---------- Provided passage ----------

Making "Pay-Per-View" Pay For You.
"Pay-Per-View" is a way of paying for e-learning
that's becoming increasingly popular with corporate training
purchase authorities. It works like this:
- A training purchase authority twists your arm for a substantial
volume discount on your e-learning offerings based upon their
sizeable 150,000 employee population. In return, the customer
agrees to link to your offerings on their corporate Intranet
and to include your course descriptions in their 350-page
"Corporate University" catalog.
- Instead of a guaranteed annual subscription fee based
on overall anticipated usage, the customer offers to pay a
small royalty each time your training is "viewed."
You are assured "if your e-learning is as powerful and
compelling as you say it is, then our knowledge-starved employees
will flock to your site and you will realize millions of dollars
in royalties every month."
- You agree to a 80% per use discount, anticipating that
30,000 employees will participate in at least one course every
quarter. To be on the safe side, you double your server capacity.
To show your gratitude, you throw in $30,000 worth of course
customization and training management software.
- Three months into the agreement, you find that a total
of nine employees have visited your e-learning site to enroll
in a course at $14 "per view." You call your investment
banker to cancel your IPO, and begin updating your resume.
Don't blow your top when training purchase authorities dangle
a Pay-Per-View scheme in front of you. Chances are they're
just trying to get even for paying you (or one of your e-learning
rivals) a huge annual subscription fee last year for training
their people never participated in. Instead, try and arrive
at a win/win agreement everybody can live with. Here's how.
A. Insist On A Training Marketing Plan
In spite of all the hoopla about self-directed learning,
many employees will never lift a finger to find out what corporate
resources are available to support their knowledge development
needs. Which is why you need to encourage your customer to
develop an aggressive education marketing and promotion plan
that includes frequent contact with individual learners and
the leaders who are responsible for them. By aggressive we're
talking about e-mail messaging, interoffice mail distribution
and bulletin board signage. These forms of "push promotion"

---------- Entries provided ----------

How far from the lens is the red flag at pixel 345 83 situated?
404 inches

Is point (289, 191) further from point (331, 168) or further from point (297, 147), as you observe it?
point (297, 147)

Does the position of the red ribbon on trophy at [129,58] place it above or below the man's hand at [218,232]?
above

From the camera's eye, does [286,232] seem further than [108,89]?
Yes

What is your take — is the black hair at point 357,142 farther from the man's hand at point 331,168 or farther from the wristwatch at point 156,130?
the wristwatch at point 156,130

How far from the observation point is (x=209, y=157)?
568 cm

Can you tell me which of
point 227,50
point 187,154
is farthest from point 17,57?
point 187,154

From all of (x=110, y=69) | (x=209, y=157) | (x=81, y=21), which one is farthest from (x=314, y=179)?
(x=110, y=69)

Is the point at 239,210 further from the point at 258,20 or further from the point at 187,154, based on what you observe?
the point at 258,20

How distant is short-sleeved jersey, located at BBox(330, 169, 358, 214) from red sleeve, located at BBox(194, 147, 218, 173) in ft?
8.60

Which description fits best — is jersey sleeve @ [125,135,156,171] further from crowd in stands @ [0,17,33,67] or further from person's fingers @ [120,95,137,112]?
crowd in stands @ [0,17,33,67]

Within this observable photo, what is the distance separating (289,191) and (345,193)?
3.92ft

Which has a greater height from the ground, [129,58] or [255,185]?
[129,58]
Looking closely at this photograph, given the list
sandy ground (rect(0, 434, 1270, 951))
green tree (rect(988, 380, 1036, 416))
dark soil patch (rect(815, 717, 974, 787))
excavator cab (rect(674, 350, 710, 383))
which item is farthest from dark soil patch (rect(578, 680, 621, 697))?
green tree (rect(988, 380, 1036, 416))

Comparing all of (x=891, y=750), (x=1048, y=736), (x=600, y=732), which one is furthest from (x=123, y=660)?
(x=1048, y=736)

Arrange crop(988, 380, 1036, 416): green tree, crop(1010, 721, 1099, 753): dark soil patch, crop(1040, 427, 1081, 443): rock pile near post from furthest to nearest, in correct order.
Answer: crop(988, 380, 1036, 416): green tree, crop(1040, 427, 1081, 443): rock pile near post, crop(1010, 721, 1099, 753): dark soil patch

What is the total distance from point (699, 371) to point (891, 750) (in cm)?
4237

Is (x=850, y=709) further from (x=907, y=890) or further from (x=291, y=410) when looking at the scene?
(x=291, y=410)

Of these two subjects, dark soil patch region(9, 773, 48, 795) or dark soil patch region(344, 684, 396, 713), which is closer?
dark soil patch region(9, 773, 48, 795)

----------

§ Exercises to complete:
(a) Answer these questions about the pay-per-view article, not the data:
(i) How many employees does the customer's population include?
(ii) How many employees visited the e-learning site in the first three months?
(iii) What three forms of "push promotion" does the article name?
(b) Can you resume the pay-per-view article from the point where it stops?

§ Answers below:
(a)
(i) 150,000 employees.
(ii) Nine employees.
(iii) E-mail messaging, interoffice mail distribution and bulletin board signage.

(b)
are much more effective than passive links on the education
page of the corporate Intranet or dry course descriptions
in a 350-page catalog that never gets out of the employee
resource center.
See if there's a way that you can influence the content
of your customer's internal promotion efforts. Training officials
are notoriously poor promoters of their own wares. Perhaps
you can develop some compelling promotion templates that customers
can easily customize to their own situation. Also see if you
can build in a regular review of internal training marketing
and promotion efforts, preferably including vendor participation.
Insist on an education marketing plan even if your customer
is paying up front in anticipation of avid employee participation.
Remember, if your customer pays through the nose for training
that isn't used this year, you'll pay the price next year.
B. Be Sure A Pool Of Training Funds Has Been Pre-Approved
While you may be agreeable to serving up your e-learning
in a Pay-Per-View way, there's no way you want to be stuck
with a "Bill-Per-View" relationship with individual
learners. So don't cut any Pay-Per-View deals with training
purchase authorities unless they also have bona fide budget
responsibility supported by pre-approved funding for anticipated
training activity. That way you can roll up all monthly trainee
activity into one invoice and get that invoice approved and
paid in one simple operation.
Also be sure your customer advertises the fact that your
e-learning has been pre-approved and budgeted-for to their
learner community. Individuals are a lot more likely to sign
up for a learning activity if they know they don't have to
go through an elaborate approval process.
C. Encourage Customers To Make Your Training A Requirement
Even if a customer promotes your e-learning offerings
aggressively to employees and emphasizes that course tuition
is "free", chances are that the participation rate
on an elective basis will be less than 10%. So see what you
can do to get your offerings incorporated as part of your
customer's employee development requirements.
Are you selling supervisory skills courses? How about a
requirement that employees being considered for supervisory
roles must successfully complete 6 e-learning course hours
in addition to the traditional classroom supervisory training
regimen.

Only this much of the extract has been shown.